[EXERCISE PASSAGE — start]

US drug maker Merck & Co has called off its two-year-old research alliance with India’s largest drug company, Ranbaxy.
Analysts said the development had no immediate financial implications, as payments to Ranbaxy were linked to successful completion of drug development targets over a period of five years. Conflict of interest between Merck and Daiichi Sankyo, the Japanese drug multinational that holds majority stake in Ranbaxy, could have triggered the decision, according to them.
While Ranbaxy is a generic company with little focus on discovery of original molecules, Merck and Daiichi Sankyo are innovation driven pharmaceutical companies.
The Merck-Ranbaxy research alliance was announced just a month before Ranbaxy’s former promoters — billionaire brothers Malvinder and Shivinder Singh — sold their stake in it. Unconfirmed reports suggest that the research contract could have moved from Ranbaxy to Aurigene, a drug research company, promoted by Ranbaxy’s local rival Dr Reddy’s Laboratories. Aurigene executives were not available for comments.

[EXERCISE PASSAGE — finish]

APPLY WHAT YOU READ:
1. Retype the part of the Merck–Ranbaxy article that opens with the words containing "Analysts said the" and closes with "according to them.".
2. Answer these questions from the Merck–Ranbaxy article:
(a) Which Japanese drug company holds a majority stake in Ranbaxy?
(b) Over what period were payments to Ranbaxy linked to drug development targets?
(c) Which company promotes Aurigene?

[DATA UNDER STUDY — start]

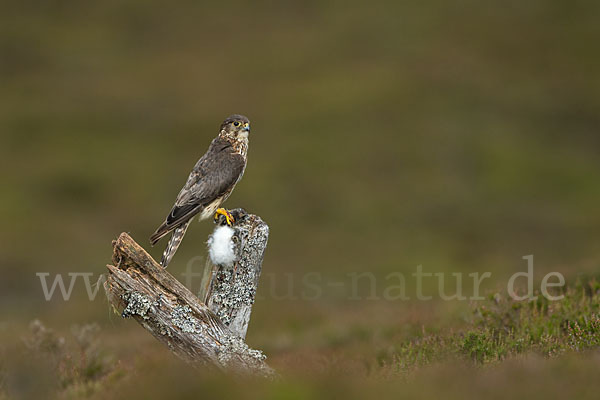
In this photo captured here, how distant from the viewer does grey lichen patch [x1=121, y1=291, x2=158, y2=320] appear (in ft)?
21.4

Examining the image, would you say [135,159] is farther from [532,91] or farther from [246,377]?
[246,377]

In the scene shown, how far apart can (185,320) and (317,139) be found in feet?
113

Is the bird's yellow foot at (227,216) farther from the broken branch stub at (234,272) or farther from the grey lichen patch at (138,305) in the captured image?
the grey lichen patch at (138,305)

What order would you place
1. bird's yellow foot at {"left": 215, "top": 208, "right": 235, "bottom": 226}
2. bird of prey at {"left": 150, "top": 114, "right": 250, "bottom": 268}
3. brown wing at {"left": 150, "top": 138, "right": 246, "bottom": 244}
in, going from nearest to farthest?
bird's yellow foot at {"left": 215, "top": 208, "right": 235, "bottom": 226}
bird of prey at {"left": 150, "top": 114, "right": 250, "bottom": 268}
brown wing at {"left": 150, "top": 138, "right": 246, "bottom": 244}

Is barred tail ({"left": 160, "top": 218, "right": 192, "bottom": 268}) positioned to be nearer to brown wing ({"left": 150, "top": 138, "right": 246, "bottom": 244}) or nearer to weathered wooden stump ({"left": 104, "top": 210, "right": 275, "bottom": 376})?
brown wing ({"left": 150, "top": 138, "right": 246, "bottom": 244})

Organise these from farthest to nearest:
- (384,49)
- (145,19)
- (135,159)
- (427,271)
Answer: (145,19) < (384,49) < (135,159) < (427,271)

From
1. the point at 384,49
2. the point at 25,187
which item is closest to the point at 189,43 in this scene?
the point at 384,49

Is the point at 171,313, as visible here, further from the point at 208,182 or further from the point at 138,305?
the point at 208,182

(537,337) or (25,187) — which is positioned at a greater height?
(25,187)

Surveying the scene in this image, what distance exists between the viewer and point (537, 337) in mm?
7672

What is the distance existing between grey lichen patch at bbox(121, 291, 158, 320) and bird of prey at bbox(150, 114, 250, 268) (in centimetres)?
112

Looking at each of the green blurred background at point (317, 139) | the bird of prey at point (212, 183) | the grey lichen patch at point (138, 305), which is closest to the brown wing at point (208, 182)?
the bird of prey at point (212, 183)

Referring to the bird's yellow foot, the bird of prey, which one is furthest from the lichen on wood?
the bird's yellow foot

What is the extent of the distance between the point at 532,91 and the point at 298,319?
36.0 metres
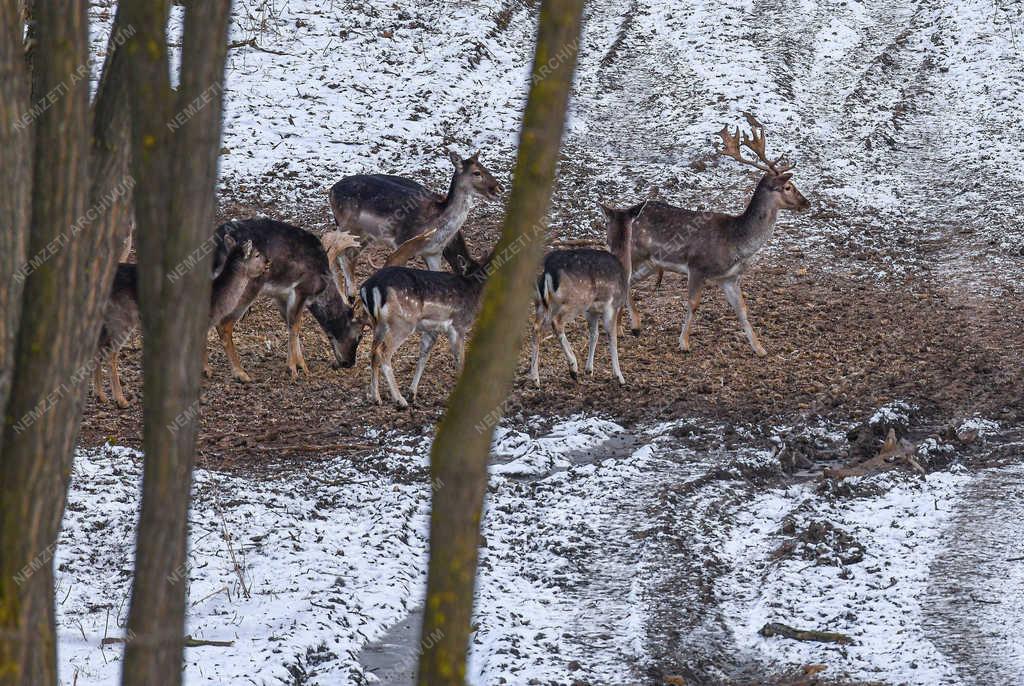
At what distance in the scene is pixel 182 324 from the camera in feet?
11.6

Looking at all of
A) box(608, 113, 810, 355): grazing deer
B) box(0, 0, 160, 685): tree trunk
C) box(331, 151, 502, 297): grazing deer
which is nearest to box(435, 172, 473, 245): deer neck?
box(331, 151, 502, 297): grazing deer

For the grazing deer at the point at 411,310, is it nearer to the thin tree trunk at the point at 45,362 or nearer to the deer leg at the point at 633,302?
the deer leg at the point at 633,302

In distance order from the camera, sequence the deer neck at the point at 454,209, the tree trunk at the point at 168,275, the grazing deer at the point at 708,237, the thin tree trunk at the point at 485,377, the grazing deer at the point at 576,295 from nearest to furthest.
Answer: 1. the thin tree trunk at the point at 485,377
2. the tree trunk at the point at 168,275
3. the grazing deer at the point at 576,295
4. the grazing deer at the point at 708,237
5. the deer neck at the point at 454,209

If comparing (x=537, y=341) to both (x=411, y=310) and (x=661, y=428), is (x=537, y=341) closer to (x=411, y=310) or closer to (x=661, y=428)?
(x=411, y=310)

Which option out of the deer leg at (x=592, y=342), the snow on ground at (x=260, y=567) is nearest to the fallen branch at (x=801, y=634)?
the snow on ground at (x=260, y=567)

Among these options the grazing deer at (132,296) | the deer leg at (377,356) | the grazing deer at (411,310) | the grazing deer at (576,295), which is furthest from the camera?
Result: the grazing deer at (576,295)

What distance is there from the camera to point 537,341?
10992 mm

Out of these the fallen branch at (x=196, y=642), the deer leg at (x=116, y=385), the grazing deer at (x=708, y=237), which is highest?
the grazing deer at (x=708, y=237)

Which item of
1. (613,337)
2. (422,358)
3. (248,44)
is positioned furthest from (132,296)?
(248,44)

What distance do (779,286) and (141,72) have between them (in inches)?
436

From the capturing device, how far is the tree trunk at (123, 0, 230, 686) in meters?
3.51

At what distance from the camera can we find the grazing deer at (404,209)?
1288 centimetres

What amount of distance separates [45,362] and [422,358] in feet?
22.8

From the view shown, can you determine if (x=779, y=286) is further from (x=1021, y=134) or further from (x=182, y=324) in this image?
(x=182, y=324)
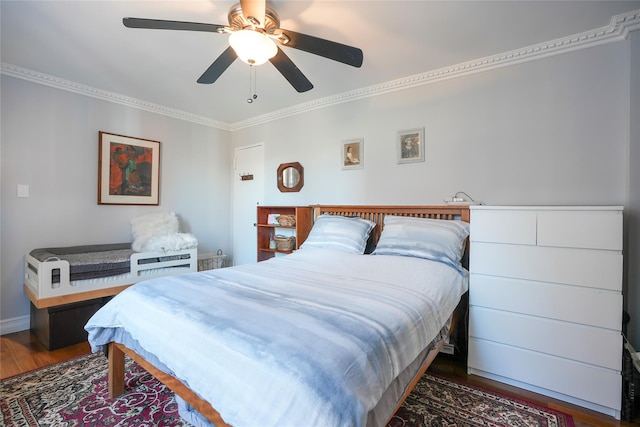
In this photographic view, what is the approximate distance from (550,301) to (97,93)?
4378 mm

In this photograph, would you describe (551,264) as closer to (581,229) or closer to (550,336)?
(581,229)

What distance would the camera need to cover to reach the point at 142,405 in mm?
1653

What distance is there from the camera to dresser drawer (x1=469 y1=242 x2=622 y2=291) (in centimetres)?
161

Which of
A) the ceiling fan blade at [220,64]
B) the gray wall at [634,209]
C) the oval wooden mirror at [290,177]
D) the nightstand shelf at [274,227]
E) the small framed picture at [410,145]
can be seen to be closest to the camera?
the ceiling fan blade at [220,64]

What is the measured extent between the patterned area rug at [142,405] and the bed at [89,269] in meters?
0.61

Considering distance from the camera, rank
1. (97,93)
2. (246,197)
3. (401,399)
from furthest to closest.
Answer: (246,197)
(97,93)
(401,399)

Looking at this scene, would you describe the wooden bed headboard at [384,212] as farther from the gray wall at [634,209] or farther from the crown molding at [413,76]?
the crown molding at [413,76]

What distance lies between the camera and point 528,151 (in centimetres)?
225

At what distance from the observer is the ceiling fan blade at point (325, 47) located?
1.55 m

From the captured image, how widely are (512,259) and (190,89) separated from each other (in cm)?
329

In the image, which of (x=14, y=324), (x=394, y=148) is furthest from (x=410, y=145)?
(x=14, y=324)

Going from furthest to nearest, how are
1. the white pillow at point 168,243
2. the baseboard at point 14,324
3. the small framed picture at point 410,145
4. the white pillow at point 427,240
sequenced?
the white pillow at point 168,243
the small framed picture at point 410,145
the baseboard at point 14,324
the white pillow at point 427,240

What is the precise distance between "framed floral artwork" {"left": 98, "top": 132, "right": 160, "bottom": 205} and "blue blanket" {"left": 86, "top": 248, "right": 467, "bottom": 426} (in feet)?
6.93

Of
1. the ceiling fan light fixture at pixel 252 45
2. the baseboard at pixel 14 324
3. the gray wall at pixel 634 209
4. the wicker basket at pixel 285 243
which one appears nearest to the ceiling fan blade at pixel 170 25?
the ceiling fan light fixture at pixel 252 45
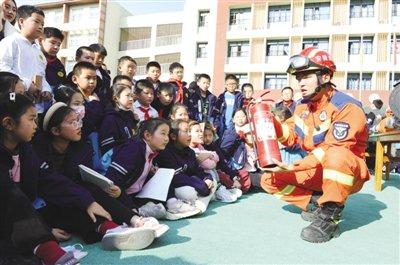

[DATA UNDER STUDY — finish]

ANSWERS FOR THE TASKS:
1.
Analysts said the development had no immediate financial implications, as payments to Ranbaxy were linked to successful completion of drug development targets over a period of five years. Conflict of interest between Merck and Daiichi Sankyo, the Japanese drug multinational that holds majority stake in Ranbaxy, could have triggered the decision, according to them.

2.
(a) Daiichi Sankyo
(b) Five years
(c) Dr Reddy's Laboratories